“People Don’t Want In-Flight Internet” Nonsense

by Steve Broback on August 22, 2006

I’ve been meaning to post this for a few days, but Stowe Boyd beat me to it.

With the ending of Boeing’’s Connexion service, some have presented the idea that travelers want to “get away” from their computers while on a plane, and that in-flight Web access is somehow undesirable. I find this to be absolute nonsense. Forbes quotes analyst Doug McVitie who said “When the doors close on the airplane, there’s normally a sigh of relief–people want to be unreachable.” McVitie totally misses the point. Boeing’s key differentiator from other services was that they offered the ability to surf the Web, which (for those who know their way around a browser) is liberating, not constraining.
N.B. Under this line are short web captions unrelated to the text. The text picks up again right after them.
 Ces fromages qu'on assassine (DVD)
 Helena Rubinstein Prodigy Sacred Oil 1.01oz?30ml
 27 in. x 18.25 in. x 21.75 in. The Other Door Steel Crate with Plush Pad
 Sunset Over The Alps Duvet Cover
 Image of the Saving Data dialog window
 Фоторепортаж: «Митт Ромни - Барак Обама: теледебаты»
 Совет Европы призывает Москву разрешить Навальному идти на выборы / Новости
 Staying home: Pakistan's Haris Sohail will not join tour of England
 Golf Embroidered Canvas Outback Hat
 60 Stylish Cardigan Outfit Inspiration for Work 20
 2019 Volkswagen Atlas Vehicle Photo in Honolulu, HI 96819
I just ordered a Verizon wireless card for my powerbook, and know many others who have done the same. I bought mine so that I could be online anywhere — boating, in the car (with the wife driving,) at the neighborhood pool etc. Verizon sells a ton of these cards, and according to Claude Mitchell at Verizon they are seeing “seeing considerable growth in all categories” of cellular broadband. This wouldn’t be happening if significant numbers of people didn’t want always-on access. Ask the many thousands who buy these cards “would you like them to work on airplanes in flight?” you’d get a resounding YES.
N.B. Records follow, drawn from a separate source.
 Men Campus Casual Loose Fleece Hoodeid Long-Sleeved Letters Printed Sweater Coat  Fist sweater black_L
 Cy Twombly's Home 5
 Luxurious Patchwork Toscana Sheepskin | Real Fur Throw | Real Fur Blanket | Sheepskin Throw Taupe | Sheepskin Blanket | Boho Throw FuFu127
Even Glenn Fleishman, one of the smartest guys in the industry said “he was surprised as anyone to see the poor uptake numbers in this story and elsewhere.” I think the answer is simple. For one, (as Scoble mentions) battery life was a constraint. Why pay $27.00 for a day of access when your battery poops out after 2 hours? Another reason is that configuring yet another account and figuring out how to log into yet another access point was daunting. I know that Scoble says some MS managers say they liked being off the grid, but I think they are an anomaly. For every overworked Microsoft middle manager playing catch-up to a competitor, there are 20 real people trying to get stuff done or want to download a TV show off iTunes. EVDO card sales prove it.
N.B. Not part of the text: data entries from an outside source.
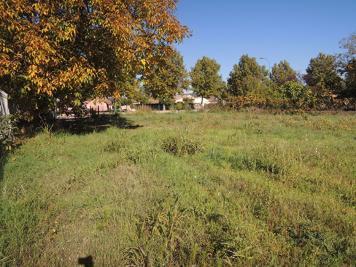 Terrain Vinon sur Verdon &bull; <span class='offer-area-number'>1 460</span> m² environ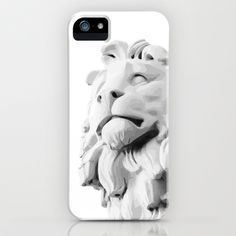Stone Lion - Black&White iPhone & iPod Case by Andrea Scala - $35.00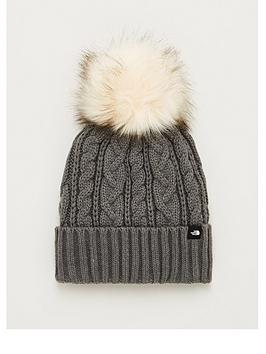 the-north-face-oh-mega-faux-fur-pom-beanie-hat-medium-grey-heathernbsp
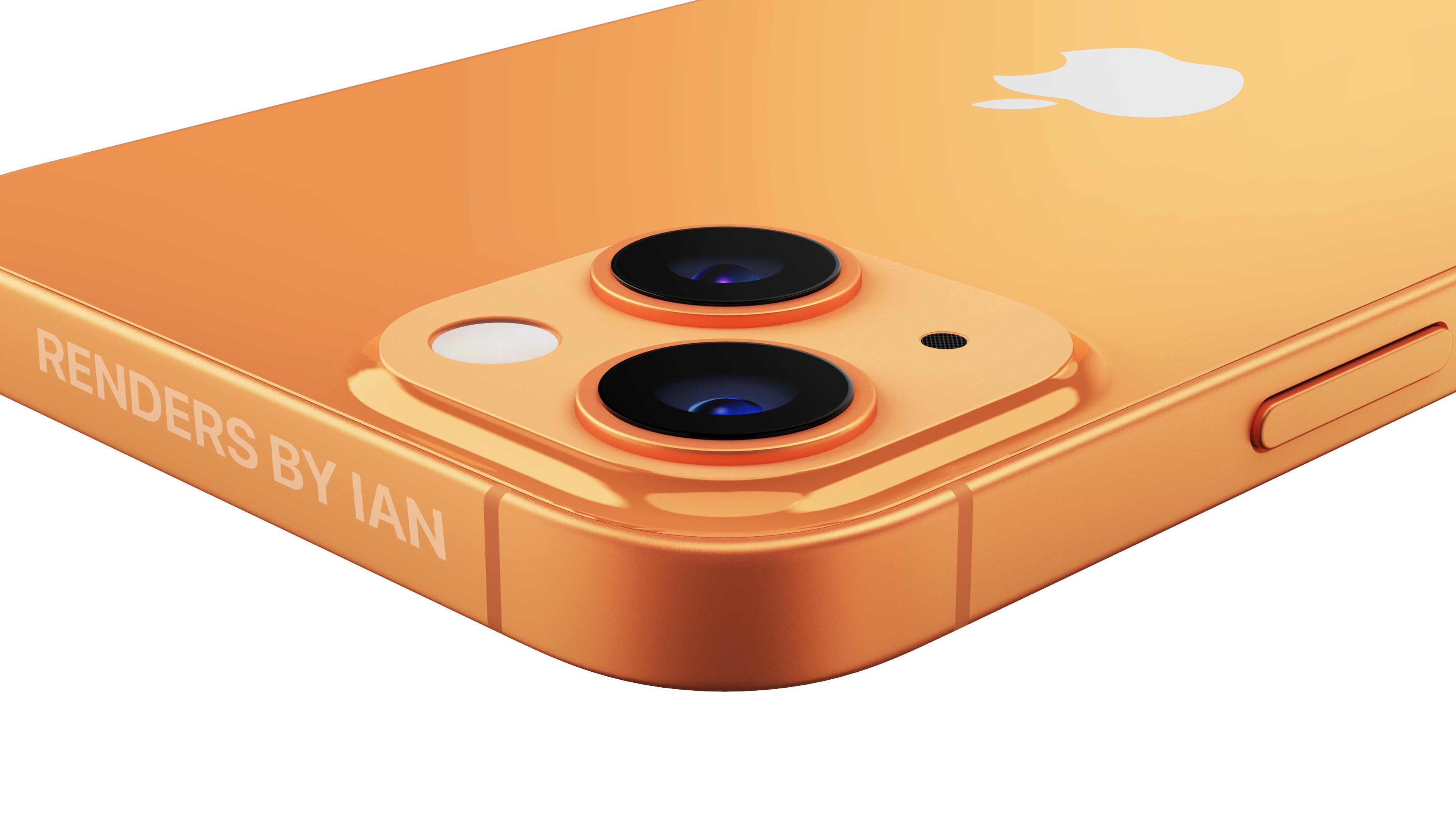 iPhone 13. presenta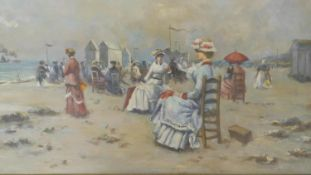 A contemporary gilt framed oil on canvas, A 19th century beach scene with seated figures in the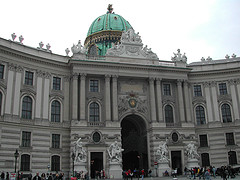The Imperial Riding Palace in Vienna, home of the Spanish Riding School. I visited and toured the immaculate stables.
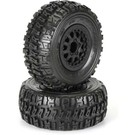 PRO 1190-13 Trencher X SC 2.2/3.0 M2 Tires Mntd Renegade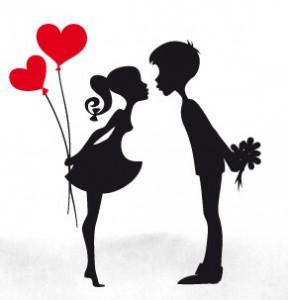 История происхождения дня святого Валентина
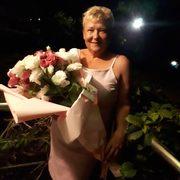 Татьяна 54 Калининская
It’s sort of like saying after the Apple Lisa failed (I used to sell them BTW) that “people don’t want to use a mouse or a graphical user interface.” Lunacy. Like the Lisa, Connexion was too early, wasn’t transparent enough, and wasn’t cheap enough - period. Now we have to wait for the Macintosh and/or Windows of inflight Internet…

{ 2 comments… read them below or add one }

1 Doug McVitie 08.31.06 at 12:47 pm

The point I’m supposed to have missed has in fact been endorsed by Boeing. There is no market for “surfing the web” in-flight. It’s feasible, but that’s not the same as financially viable. Not every airline passenger needs an online security blanket. Boeing tried and the market didn’t follow. Kudos to Boeing and tough-luck to all the tech-heads who’d rather have WiFi installed in their WCs than face up to the reality that there’s a time and a place for everything.

Being “online by the pool” shows that people like Broback don’t understand this simple concept. Boeing’s key Connexion differentiator turned out to be a financial failure (at least one airline is suing Boeing as a result of the withdrawal of the service because it had invested so much in equipping its fleet). That’s a fact. the reasons behind this failure are facts too, and that’s another valid point.

A lot of grown-ups can live without 24/24 online access, in the air or by the pool. It’s the ones who can’t we have to worry about.

2 Steve Broback 09.01.06 at 9:29 am

I agree that finacially viable and desirable are two different things. You make my case when you bring it up. My point is people want it, but it’s not viable (at this time).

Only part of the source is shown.